Filter the listing below down to the lines containing the word "stats".

:: Supplied material

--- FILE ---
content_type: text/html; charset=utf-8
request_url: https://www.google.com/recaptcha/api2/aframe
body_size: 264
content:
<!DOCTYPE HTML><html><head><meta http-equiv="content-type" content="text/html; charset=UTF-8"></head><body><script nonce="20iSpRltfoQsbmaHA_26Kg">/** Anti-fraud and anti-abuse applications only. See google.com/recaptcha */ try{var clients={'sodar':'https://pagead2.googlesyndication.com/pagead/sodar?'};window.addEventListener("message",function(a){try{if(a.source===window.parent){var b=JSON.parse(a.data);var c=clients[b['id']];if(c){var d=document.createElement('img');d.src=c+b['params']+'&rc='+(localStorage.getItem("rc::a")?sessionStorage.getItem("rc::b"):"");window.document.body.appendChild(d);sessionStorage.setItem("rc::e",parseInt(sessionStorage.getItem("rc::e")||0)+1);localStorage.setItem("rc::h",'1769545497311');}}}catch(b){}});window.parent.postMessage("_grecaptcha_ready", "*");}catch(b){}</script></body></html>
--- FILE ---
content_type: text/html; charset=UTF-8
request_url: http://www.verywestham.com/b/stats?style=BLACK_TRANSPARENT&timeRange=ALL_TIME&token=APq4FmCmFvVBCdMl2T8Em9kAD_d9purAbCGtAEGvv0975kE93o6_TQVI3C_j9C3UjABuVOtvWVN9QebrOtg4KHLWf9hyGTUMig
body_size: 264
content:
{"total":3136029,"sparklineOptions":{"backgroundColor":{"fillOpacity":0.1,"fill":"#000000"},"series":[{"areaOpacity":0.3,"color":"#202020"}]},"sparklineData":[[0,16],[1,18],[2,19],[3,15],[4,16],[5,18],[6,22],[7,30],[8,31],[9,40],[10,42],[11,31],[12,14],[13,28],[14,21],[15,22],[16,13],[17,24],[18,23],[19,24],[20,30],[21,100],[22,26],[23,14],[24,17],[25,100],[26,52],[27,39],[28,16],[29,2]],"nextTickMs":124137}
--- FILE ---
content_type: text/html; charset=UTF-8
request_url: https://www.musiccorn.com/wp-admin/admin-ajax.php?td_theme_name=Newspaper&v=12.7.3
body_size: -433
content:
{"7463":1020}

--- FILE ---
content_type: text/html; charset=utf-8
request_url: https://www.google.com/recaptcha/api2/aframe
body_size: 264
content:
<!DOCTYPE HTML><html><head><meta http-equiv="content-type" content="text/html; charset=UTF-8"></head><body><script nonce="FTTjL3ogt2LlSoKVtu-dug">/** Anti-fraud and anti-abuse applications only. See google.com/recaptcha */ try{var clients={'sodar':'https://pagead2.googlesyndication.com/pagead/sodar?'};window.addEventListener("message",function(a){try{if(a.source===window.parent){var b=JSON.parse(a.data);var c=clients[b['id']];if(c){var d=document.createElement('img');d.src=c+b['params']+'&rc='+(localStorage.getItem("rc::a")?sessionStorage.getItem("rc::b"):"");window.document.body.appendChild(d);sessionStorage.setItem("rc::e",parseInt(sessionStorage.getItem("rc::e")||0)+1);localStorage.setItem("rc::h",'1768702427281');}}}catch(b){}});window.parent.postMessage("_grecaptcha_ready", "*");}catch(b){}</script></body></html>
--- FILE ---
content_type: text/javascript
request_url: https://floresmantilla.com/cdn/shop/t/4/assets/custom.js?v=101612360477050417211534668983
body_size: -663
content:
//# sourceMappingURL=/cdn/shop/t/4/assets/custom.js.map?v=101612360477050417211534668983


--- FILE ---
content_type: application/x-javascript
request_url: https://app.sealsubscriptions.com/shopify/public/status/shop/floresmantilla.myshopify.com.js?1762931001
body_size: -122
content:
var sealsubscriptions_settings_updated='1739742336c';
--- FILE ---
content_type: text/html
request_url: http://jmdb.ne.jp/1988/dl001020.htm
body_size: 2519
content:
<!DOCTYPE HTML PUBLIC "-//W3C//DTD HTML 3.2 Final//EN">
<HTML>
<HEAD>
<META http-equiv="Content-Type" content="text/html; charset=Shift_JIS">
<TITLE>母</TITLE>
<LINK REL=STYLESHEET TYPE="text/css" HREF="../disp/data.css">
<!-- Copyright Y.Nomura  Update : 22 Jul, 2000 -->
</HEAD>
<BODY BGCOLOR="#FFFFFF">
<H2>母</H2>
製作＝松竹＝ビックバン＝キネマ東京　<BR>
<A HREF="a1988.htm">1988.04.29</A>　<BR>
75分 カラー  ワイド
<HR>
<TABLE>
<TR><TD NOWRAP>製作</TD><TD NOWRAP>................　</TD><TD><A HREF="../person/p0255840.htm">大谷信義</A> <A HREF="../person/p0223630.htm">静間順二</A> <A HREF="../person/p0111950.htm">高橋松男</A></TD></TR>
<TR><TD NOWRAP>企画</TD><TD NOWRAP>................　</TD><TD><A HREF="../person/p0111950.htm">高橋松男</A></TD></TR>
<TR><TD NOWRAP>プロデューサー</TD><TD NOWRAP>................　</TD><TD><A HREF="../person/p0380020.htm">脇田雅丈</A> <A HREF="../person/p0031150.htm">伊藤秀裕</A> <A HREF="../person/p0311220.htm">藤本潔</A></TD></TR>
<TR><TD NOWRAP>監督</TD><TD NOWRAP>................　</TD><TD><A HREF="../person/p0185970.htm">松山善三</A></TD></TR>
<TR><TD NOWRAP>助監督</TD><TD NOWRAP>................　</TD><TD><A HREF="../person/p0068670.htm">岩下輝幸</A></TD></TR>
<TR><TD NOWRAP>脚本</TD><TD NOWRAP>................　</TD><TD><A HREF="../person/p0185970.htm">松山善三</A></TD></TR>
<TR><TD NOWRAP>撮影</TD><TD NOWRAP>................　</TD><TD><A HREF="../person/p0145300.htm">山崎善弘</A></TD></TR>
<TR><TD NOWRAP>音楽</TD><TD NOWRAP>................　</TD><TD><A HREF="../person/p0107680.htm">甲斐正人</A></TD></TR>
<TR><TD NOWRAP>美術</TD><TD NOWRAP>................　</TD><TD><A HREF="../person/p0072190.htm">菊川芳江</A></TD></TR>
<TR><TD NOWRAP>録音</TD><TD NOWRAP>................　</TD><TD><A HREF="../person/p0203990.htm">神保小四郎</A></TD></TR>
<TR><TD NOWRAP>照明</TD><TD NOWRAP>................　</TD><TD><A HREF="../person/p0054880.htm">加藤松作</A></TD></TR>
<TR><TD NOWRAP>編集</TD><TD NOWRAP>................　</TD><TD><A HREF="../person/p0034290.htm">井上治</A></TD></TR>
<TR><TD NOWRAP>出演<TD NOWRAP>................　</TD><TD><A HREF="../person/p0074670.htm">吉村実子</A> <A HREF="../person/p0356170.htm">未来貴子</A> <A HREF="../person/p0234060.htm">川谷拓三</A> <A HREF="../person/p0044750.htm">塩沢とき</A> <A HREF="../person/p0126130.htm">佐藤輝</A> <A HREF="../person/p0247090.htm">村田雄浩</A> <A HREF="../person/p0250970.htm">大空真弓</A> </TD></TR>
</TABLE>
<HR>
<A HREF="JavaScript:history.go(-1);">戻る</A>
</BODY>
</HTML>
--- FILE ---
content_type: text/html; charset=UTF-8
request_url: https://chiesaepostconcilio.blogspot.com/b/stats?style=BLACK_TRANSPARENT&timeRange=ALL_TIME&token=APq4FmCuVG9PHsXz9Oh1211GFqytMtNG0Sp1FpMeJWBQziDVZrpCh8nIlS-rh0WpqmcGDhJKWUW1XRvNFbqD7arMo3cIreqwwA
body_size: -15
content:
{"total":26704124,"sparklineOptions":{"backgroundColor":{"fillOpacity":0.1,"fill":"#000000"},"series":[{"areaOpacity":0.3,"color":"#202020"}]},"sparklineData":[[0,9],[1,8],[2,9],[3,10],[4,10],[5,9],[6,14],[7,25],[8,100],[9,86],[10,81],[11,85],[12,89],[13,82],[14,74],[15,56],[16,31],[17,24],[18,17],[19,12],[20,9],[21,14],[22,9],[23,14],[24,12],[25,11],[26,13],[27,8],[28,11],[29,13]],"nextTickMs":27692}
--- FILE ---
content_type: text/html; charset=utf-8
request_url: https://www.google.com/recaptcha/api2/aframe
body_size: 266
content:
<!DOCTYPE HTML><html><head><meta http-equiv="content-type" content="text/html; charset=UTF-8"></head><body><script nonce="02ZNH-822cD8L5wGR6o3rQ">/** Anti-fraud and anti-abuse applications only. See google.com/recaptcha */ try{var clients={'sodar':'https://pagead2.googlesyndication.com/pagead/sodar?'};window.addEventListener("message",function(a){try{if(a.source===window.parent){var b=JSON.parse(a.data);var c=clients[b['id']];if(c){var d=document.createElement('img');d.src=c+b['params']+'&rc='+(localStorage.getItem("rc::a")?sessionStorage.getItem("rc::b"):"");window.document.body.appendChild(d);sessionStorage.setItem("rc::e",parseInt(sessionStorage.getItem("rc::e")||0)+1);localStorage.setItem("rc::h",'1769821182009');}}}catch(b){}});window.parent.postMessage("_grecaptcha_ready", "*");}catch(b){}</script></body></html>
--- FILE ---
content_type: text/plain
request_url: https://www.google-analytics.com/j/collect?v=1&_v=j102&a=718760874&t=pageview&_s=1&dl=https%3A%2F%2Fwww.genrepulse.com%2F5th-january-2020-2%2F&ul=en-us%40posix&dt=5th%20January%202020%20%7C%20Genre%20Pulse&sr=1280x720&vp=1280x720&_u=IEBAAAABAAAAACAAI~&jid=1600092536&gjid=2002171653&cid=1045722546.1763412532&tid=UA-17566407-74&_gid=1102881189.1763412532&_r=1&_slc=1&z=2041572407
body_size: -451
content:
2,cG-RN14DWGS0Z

::::

Task output =
request_url: http://www.verywestham.com/b/stats?style=BLACK_TRANSPARENT&timeRange=ALL_TIME&token=APq4FmCmFvVBCdMl2T8Em9kAD_d9purAbCGtAEGvv0975kE93o6_TQVI3C_j9C3UjABuVOtvWVN9QebrOtg4KHLWf9hyGTUMig
request_url: https://chiesaepostconcilio.blogspot.com/b/stats?style=BLACK_TRANSPARENT&timeRange=ALL_TIME&token=APq4FmCuVG9PHsXz9Oh1211GFqytMtNG0Sp1FpMeJWBQziDVZrpCh8nIlS-rh0WpqmcGDhJKWUW1XRvNFbqD7arMo3cIreqwwA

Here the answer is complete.